The showroom area, upstairs from the shop, has been outfitted in aviation-fantasy, bachelor-pad decor.

There are rolling bars that were food carts once pushed by flight attendants. Cleaned up and plated with aluminum for an industrial-chic look, they go for $1,500 each.

In a corner is the DC-3 Martini Table ($7,900) with a nearly 5-foot-tall propeller mounted on top. Nearby is the Get Bombed Table ($5,400), which incorporates a World War II practice bomb with a hinged nose so that it can be used as an ice bucket.

Hall estimated that 80% of MotoArt's customer base is male.

"Some of them fly into the airport to see us," he said. "This is like a clubhouse for them."

Dom Cecere, chief financial officer of Westwood-based builder KB Home, saw a picture in a magazine of a MotoArt table, with a 1930s airplane engine for a base.

"I fell in love with it, bought it and before I knew it, I was buying more," Cecere said. He outfitted his home office with the table (about $10,000, at current prices), a custom-designed B-25 wing desk ($10,000) and a B-52 crew ejection seat ($4,900).

"No one walks into the house and says, 'I've seen that before,' " Cecere said.

Fell and Hall met in 2000 at a company that designed signs for Dodger Stadium, Union Station and Disneyland. As a sideline, Fell liked to buy and restore beat-up airplane propellers that once powered prominent military and commercial airplanes. Mounted on bases, they would go for $700 and up at flea markets.

The men struck out on their own as partners in a sign business in 2002, and Fell kept at his propellers. Hall tagged along when Fell took several to sell at a classic auto auction.

"Dave is a brilliant salesman," Fell said, "and when he saw the reaction people were having to them, he saw the real dollar value."

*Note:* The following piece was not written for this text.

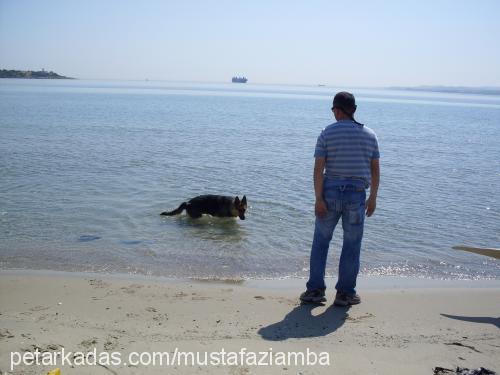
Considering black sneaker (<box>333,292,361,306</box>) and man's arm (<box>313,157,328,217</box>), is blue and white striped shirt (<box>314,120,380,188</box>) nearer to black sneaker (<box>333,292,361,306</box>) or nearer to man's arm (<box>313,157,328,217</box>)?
man's arm (<box>313,157,328,217</box>)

Fell revved up the propeller renovations, working out of Hall's garage in Palos Verdes. Within six months they had enough business to start phasing out the signs and move the renovation operation to a 900-square-foot building. There, Fell added the martini table and other pieces of furniture, which they sold at air shows and other events.

To help meet expenses, they sometimes bartered for services.

"We had our attorney for four years without paying him a penny," Fell said, "but he got a lot of our pieces."

They traveled to airplane scrap yards to find parts. A breakthrough came when Fell insisted, over Hall's objections, on buying a stack of paratrooper exit doors that had been on military C-119s.

Fell made 20 tables of the doors bought for $100 apiece. The first one they sold went for $4,000 and they continually raised the price to see what the market would bear. The last 10 sold for $10,000 each.

Buoyed by word of mouth and articles in upscale magazines, the enterprise grew. Fell and Hall's business struggles were even detailed in an eight-episode reality series, "Wing Nuts," which first aired in 2004 on the Discovery Channel.

That same year, MotoArt moved into its current building. Several large jobs came its way, including outfitting a reception area and conference room at 19 Entertainment, the London-based company that produces "American Idol." It also sold pieces to Boeing Co. for offices in Seal Beach. "They were buying furniture from us made of parts they originally manufactured," Hall said.

On a recent day, MotoArt employees buzzed around the shop floor and outside work spaces sanding and polishing aluminum surfaces, a process that can take as long as two weeks on a large part.

Raw parts were everywhere -- propellers lined up against walls, jet spinners hung from the ceiling, beat-up rolling carts tucked away in a shed.